Copy out every line of the records below that contains the string "supplied", matching its case exactly.

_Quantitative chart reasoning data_
= = = = =

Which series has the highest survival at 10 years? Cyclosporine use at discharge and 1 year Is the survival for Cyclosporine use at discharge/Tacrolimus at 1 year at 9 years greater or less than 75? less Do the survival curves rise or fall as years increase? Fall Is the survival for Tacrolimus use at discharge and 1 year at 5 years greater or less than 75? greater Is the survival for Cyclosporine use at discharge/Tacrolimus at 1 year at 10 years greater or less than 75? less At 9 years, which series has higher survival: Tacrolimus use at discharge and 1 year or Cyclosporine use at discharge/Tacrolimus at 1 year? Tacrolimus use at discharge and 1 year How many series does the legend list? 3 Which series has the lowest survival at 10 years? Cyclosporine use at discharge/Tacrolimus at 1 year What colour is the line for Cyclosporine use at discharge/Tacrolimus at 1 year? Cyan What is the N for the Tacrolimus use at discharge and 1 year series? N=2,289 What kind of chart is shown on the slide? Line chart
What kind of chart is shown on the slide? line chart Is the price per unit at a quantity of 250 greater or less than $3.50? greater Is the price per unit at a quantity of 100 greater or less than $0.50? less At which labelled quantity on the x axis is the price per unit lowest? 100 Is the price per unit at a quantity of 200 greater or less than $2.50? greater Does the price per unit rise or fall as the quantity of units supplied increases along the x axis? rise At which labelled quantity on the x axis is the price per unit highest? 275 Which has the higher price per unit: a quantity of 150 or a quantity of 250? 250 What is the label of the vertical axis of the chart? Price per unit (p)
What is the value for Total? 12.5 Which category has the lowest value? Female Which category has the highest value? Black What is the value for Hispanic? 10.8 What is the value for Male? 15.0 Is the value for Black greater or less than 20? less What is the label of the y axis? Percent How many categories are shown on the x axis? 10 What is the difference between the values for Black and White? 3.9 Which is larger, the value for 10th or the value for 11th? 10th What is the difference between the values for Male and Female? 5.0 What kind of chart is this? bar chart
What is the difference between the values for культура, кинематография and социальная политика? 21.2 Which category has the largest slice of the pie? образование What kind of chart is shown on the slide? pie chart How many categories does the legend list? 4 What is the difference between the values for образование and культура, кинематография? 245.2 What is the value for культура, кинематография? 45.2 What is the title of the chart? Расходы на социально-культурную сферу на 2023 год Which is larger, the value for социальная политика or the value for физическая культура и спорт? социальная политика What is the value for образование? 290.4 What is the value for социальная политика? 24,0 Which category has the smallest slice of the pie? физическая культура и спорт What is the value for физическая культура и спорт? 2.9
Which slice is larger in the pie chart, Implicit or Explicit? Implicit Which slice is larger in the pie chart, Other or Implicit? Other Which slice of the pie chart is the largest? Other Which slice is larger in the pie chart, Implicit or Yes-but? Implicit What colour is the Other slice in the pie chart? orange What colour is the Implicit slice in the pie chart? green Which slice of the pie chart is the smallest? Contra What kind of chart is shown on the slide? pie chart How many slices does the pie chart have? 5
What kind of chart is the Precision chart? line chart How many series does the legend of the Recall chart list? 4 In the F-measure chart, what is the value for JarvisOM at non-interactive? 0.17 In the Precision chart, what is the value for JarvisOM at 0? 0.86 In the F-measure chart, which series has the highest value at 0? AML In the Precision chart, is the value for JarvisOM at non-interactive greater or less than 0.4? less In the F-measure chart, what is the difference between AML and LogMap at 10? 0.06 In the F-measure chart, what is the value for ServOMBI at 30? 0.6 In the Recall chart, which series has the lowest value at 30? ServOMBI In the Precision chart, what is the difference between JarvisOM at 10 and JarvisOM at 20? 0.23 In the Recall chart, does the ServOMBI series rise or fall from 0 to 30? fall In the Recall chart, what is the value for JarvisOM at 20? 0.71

= = = = =

_Solved problem_
What kind of chart is shown on the slide? line chart Is the price per unit at a quantity of 250 greater or less than $3.50? greater Is the price per unit at a quantity of 100 greater or less than $0.50? less At which labelled quantity on the x axis is the price per unit lowest? 100 Is the price per unit at a quantity of 200 greater or less than $2.50? greater Does the price per unit rise or fall as the quantity of units supplied increases along the x axis? rise At which labelled quantity on the x axis is the price per unit highest? 275 Which has the higher price per unit: a quantity of 150 or a quantity of 250? 250 What is the label of the vertical axis of the chart? Price per unit (p)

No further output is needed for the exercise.